■ Vorliegender Text:
-----

Neuer Versorgungsatlas verfügbar

Regionale Variabilität von stationären Behandlungen in der Schweiz

FMH
Ausgabe
2018/03
DOI:
https://doi.org/10.4414/saez.2018.06333
Schweiz Ärzteztg. 2018;99(03):40-44

Affiliations
Alle Autoren vom Institut für Sozial- und Präventivmedizin der Universität Bern ausser Marcel Widmer vom Schweizerischen Gesundheitsobservatorium Obsan

Publiziert am 17.01.2018

Der im Internet frei zugängliche Versorgungsatlas (www.versorgungsatlas.ch) gibt erstmals einen systematischen Überblick über die regionalen Unterschiede in der stationären Behandlung in der Schweiz. Der vom Berner Institut für Sozial- und Präventivmedizin und dem Obsan entwickelte Atlas bildet gegenwärtig rund 30  der häufigsten stationären Behandlungen in Schweizer Akutspitälern ab und ermöglicht so die Identifikation von Behandlungen mit grossen regionalen Unterschieden. Dies bildet die Grundlage, um anschliessend mögliche Gründe für die Unterschiede in den Regionen zu erkennen und eingehender zu analysieren.
Die Beschreibung regionaler Unterschiede in der Rate von medizinischen Behandlungen oder chirurgischen Eingriffen ist ein nützliches Element, um sich ein Bild über das Funktionieren eines nationalen Gesundheitssystems zu machen. Ungerechtfertigte (unwarranted) geographische Unterschiede beobachten wir bei Variationen in der medizinischen Praxis, die nicht auf die Krankheitslast einer Region, den medizinischen Bedarf oder die Präferenzen der Patienten zurückzuführen sind. Diese Variationen sind vielmehr Ausdruck einer unterschiedlichen medizinischen Praxis, Faktoren auf Ebene des Spitals (Infrastruktur, Erreichbarkeit u.Ä.) oder auf Ebene des Gesundheitssystems insgesamt (Tarifierung, alternative Angebote im ambulanten Bereich, gesetzliche Bestimmungen etc.) sowie einer Kombination dieser möglichen Ursachen.

-----

■ Fragen zum Material:
A – Treffen die folgenden Aussagen laut dem Artikel zum Versorgungsatlas zu? Antworte jeweils mit Ja oder Nein und zitiere die entscheidenden Worte aus dem Artikel. (i) Der Atlas bildet derzeit rund 30 stationäre Behandlungen ab. (ii) Der Atlas wurde allein vom Obsan entwickelt. (iii) Ungerechtfertigte geographische Unterschiede lassen sich auf die Präferenzen der Patienten zurückführen.
B – Gib aus dem Artikel zum Versorgungsatlas wortgetreu den Teil aus, der bei den Worten mit „Der im Internet“ einsetzt und mit „eingehender zu analysieren.“ schließt.
C – Knüpfe an den Artikel zum Versorgungsatlas an und schreibe ihn nach seinem letzten Satz weiter.

Datensätze aus einer Datensammlung
-----

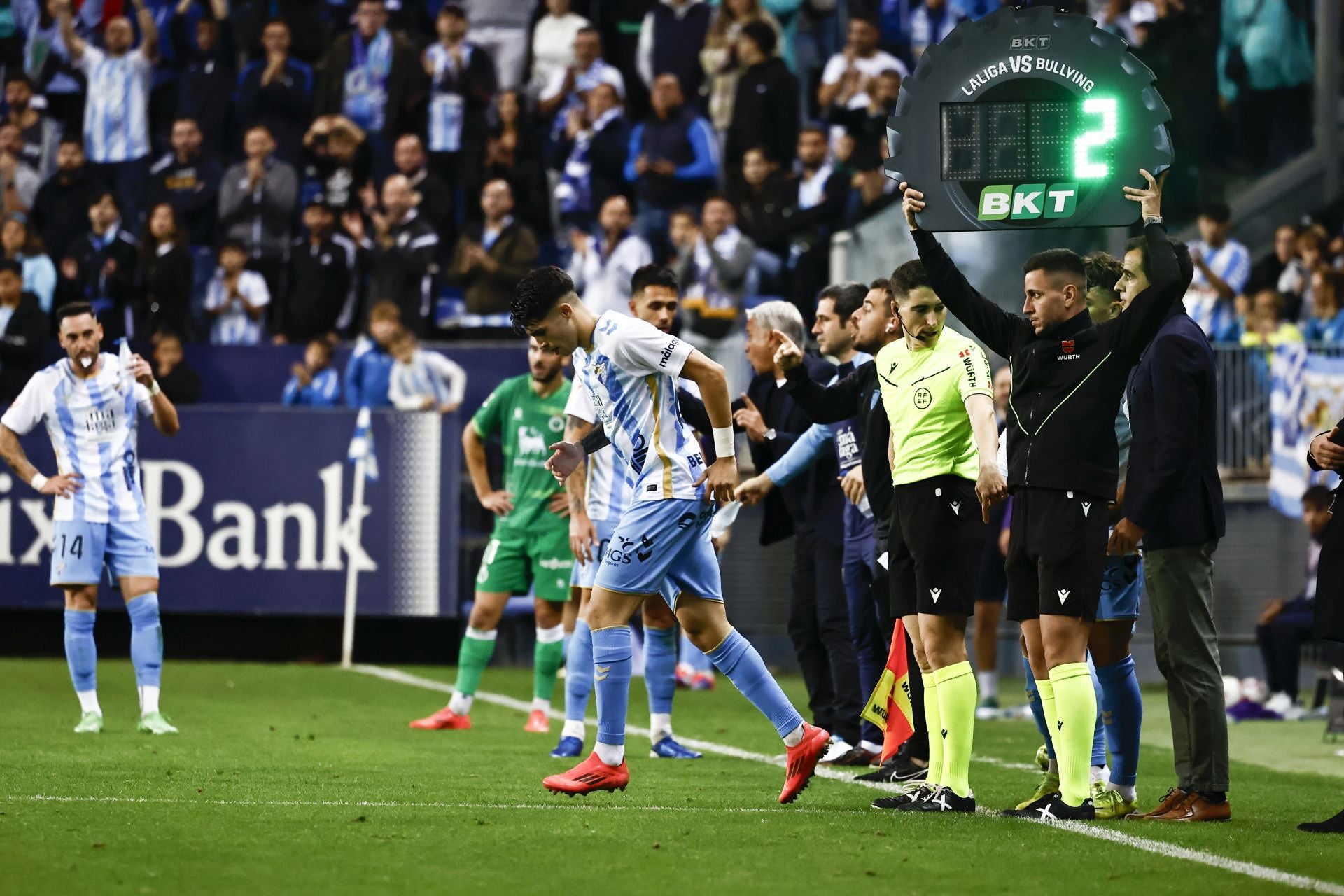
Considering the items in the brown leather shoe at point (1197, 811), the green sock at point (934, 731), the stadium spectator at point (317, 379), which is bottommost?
the brown leather shoe at point (1197, 811)

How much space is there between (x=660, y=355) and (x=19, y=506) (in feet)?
31.6

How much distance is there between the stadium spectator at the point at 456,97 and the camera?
59.5ft

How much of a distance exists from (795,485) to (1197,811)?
3.33 m

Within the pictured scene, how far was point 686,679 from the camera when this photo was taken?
14328 mm

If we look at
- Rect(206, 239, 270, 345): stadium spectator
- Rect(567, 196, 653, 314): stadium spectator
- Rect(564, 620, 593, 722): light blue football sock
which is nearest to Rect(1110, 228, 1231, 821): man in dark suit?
Rect(564, 620, 593, 722): light blue football sock

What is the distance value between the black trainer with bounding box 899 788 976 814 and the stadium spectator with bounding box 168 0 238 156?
13815mm

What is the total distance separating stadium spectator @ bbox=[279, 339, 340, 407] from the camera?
15.6 m

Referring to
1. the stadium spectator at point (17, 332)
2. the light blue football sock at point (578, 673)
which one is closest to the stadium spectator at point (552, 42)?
the stadium spectator at point (17, 332)

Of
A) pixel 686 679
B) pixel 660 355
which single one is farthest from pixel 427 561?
pixel 660 355

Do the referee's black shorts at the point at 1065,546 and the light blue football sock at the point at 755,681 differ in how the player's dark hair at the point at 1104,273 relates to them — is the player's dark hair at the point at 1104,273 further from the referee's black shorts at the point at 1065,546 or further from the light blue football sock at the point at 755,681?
the light blue football sock at the point at 755,681

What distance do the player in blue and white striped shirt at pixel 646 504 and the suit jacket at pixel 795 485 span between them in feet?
7.41

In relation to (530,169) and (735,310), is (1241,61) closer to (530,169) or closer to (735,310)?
(735,310)

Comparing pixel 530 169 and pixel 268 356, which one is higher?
pixel 530 169

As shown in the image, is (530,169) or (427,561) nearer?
(427,561)
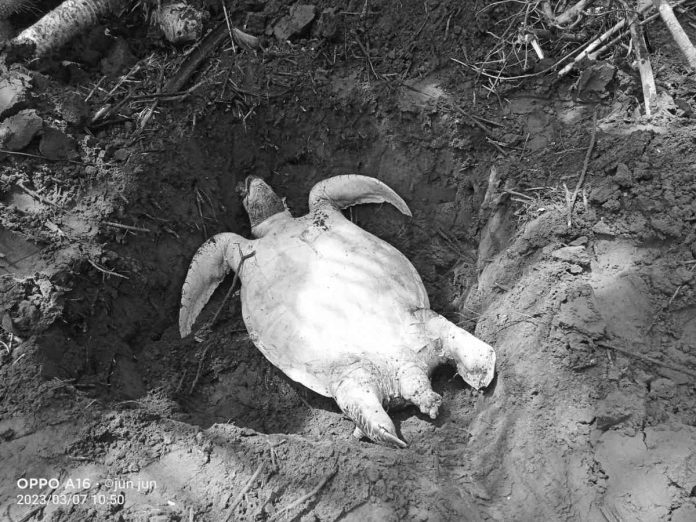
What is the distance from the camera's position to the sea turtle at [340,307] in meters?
2.89

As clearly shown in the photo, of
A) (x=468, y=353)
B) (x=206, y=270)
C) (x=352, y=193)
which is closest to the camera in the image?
(x=468, y=353)

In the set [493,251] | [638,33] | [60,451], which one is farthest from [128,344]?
[638,33]

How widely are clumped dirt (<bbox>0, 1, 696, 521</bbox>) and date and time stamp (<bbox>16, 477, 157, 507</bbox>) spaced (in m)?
0.01

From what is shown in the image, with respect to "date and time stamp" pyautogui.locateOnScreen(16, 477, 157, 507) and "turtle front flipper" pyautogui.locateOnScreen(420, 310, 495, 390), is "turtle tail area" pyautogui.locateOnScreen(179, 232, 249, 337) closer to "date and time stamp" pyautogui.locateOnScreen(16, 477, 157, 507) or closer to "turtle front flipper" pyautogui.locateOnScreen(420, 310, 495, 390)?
"date and time stamp" pyautogui.locateOnScreen(16, 477, 157, 507)

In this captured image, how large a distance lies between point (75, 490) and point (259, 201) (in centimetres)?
228

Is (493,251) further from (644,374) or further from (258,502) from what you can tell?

-----

■ Nummerierte Antworten:
A –
(i) Ja: „gegenwärtig rund 30“
(ii) Nein: „Der vom Berner Institut für Sozial- und Präventivmedizin und dem Obsan entwickelte Atlas“
(iii) Nein: „die nicht auf die Krankheitslast einer Region, den medizinischen Bedarf oder die Präferenzen der Patienten zurückzuführen sind“

B –
Der im Internet frei zugängliche Versorgungsatlas (www.versorgungsatlas.ch) gibt erstmals einen systematischen Überblick über die regionalen Unterschiede in der stationären Behandlung in der Schweiz. Der vom Berner Institut für Sozial- und Präventivmedizin und dem Obsan entwickelte Atlas bildet gegenwärtig rund 30  der häufigsten stationären Behandlungen in Schweizer Akutspitälern ab und ermöglicht so die Identifikation von Behandlungen mit grossen regionalen Unterschieden. Dies bildet die Grundlage, um anschliessend mögliche Gründe für die Unterschiede in den Regionen zu erkennen und eingehender zu analysieren.

C –
Medizinische Statistik der Kranken­häuser

Datenquelle für die Erstellung des Versorgungsatlas sind die vom Bundesamt für Statistik (BFS) erhobene medizinische Statistik der Krankenhäuser, welche jedes Jahr die Daten aller Hospitalisierungen in den schweizerischen Krankenhäusern erfasst. Es werden sowohl soziodemographische Informationen der Patienten wie Alter, Geschlecht, Wohnregion als auch administrative Daten wie Versicherungsart oder Aufenthaltsort vor der Hospitalisierung und medizinische Informationen wie Diagnosen und Behandlungen erhoben. Für die regionale Beschreibung wurden aufgrund der Wohnregion der Patienten und der Standortregion der Spitäler behandlungsspezifische Spital-Versorgungsregionen gebildet. Zudem wurden alle Auswertungen auch nach Wohnkanton der Patienten durchgeführt. Es wurden nur Spitalbehandlungen von Personen mit Wohnsitz in der Schweiz berücksichtigt. Die Klassifizierung der Diagnosen erfolgt durch die Verwendung der ICD-10-Codes (International Classification of ­Diseases Version 10) und die Klassifikation der Behandlung durch die Schweizerische Operationsklassifikation (CHOP).
Frühere Arbeiten zeigten mit der Methode kleinräumiger geographischer Analysen, dass die Häufigkeit von Hospitalisationen für orthopädische Operationen stark zwischen Versorgungsregionen der Schweiz variiert [1–-4]. Für viele andere medizinische Eingriffe in der Schweiz fehlten bisher detaillierte Informationen.
Eine umfassendere Beschreibung von geographischen Mustern der Inanspruchnahme von Gesundheits­leistungen wird aber benötigt, um die Zukunft unseres Gesundheitswesens evidenzgestützt planen zu können und Hinweise auf mögliche Fehlentwicklungen im Gesundheitswesen zu erhalten. Das Berner Institut für Sozial- und Präventivmedizin (ISPM) und das Gesundheitsobservatorium Obsan haben gemeinsam den Schweizer Atlas der Gesundheitsversorgung entwickelt. Das Projekt ist von der Bangerter-Stiftung für Versorgungsforschung und vom Obsan finanziert worden. Dieser Atlas macht hier einen ersten Schritt der Systematisierung, ist transparent im Internet verfügbar (http://www.versorgungsatlas.ch/) und beschreibt momentan etwa 30 stationäre Behandlungen. Während einige Bereiche wie Orthopädie oder Kardiologie bereits gut abgedeckt sind, bestehen in anderen Bereichen noch grosse Lücken. Mit Hilfe des Versorgungs­atlas können Behandlungen mit grossen geographischen Unterschieden identifiziert werden. Erst wenn diese bestimmt sind, lassen sich in einem zweiten Schritt anhand von vertieften Analysen Erklärungs­ansätze prüfen.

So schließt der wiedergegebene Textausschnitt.